Drei Tage und zwei Nächte hat die Polizei damals nach ihm gesucht. Sie finden Dauger vor der Haustür eines verängstigten Mannes, bei dem Dauger Sturm geklingelt hatte, schmutzig und nach Urin stinkend, weil er vergessen hatte, wie man eine Toilette benutzt. Als ihm seine Frau am Abend mit der Pinzette die Steine aus den Fußsohlen pickte, war das einzige, was er sagte: „Warum hast du mich solange alleine gelassen?“


Die Narbe auf Daugers Stirn ist groß und verläuft sternförmig, die unter dem Kinn ist klein und rund wie ein Korken. Er ist fett geworden, weil er alles in sich hineinstopft. Er kann keinen Sport mehr machen, weil ihm dafür die Kraft fehlt. Früher spielte er Tennis und Squash. „Für den Hausgebrauch war ich richtig gut.“ Wenn man Dauger fragt, ob er sich durch den Schuss verändert habe, sagte er: „Wieso sollte ich mich verändert haben? Ich bin der geblieben, der ich war. Meine Frau, die hat sich verändert. Nimmt mir den Führerschein weg und die Arbeit und kommandiert mich herum, als wäre ich blöde.“

Vielleicht, denkt Sybille Dauger, habe ich ihn nie gekannt - bin ich ungerecht, dass ich so undankbar bin? Dauger sagt: „Ich bin sehr zufrieden mit meinem Leben. Nur das Autofahren, das fehlt mir sehr. Vielleicht lässt mich meine Frau ja irgendwann wieder.“ Dann, zu seiner Frau gewandt: „Was guckst du so, erzähle ich was Falsches?“


Das Ehepaar lebt die Tage in einer vorsichtigen Inszenierung von zerbrechlicher Normalität. Morgens liegt seine Kleidung für den Tag auf dem Bett, als habe Dauger sie selbst hingelegt. die Frau knöpft Hemd und Hose so auf, dass er nur noch hineinschlüpfen muss, ohne um Hilfe zu bitten. Wenn sie ihm hilft, macht ihn das wütend, er beschimpft sie und ruft, er sei doch kein Kind, das man bemuttern müsse. Sie klammert sich an die Momente, in denen er seine alte Überlegenheit zeigen kann.

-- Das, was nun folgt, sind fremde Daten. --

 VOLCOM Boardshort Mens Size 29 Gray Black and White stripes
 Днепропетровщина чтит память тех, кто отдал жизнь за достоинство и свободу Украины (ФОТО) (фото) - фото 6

Im Fernsehen läuft eine Quizsendung, die sie so gerne gucken. Welchen Beruf übte Johann Wolfgang Goethe aus? Es ist die 4000 Euro-Frage. Dauger lehnt sich zurück und sagt: „Jetzt möchte ich mal sehen, ob du das weißt.“ Es ist ein schöner Moment. Der alte Dauger ist kurz zurückgekehrt. Triumphierend ruft er: „Rechtsanwalt!“. Ein kleines Glück.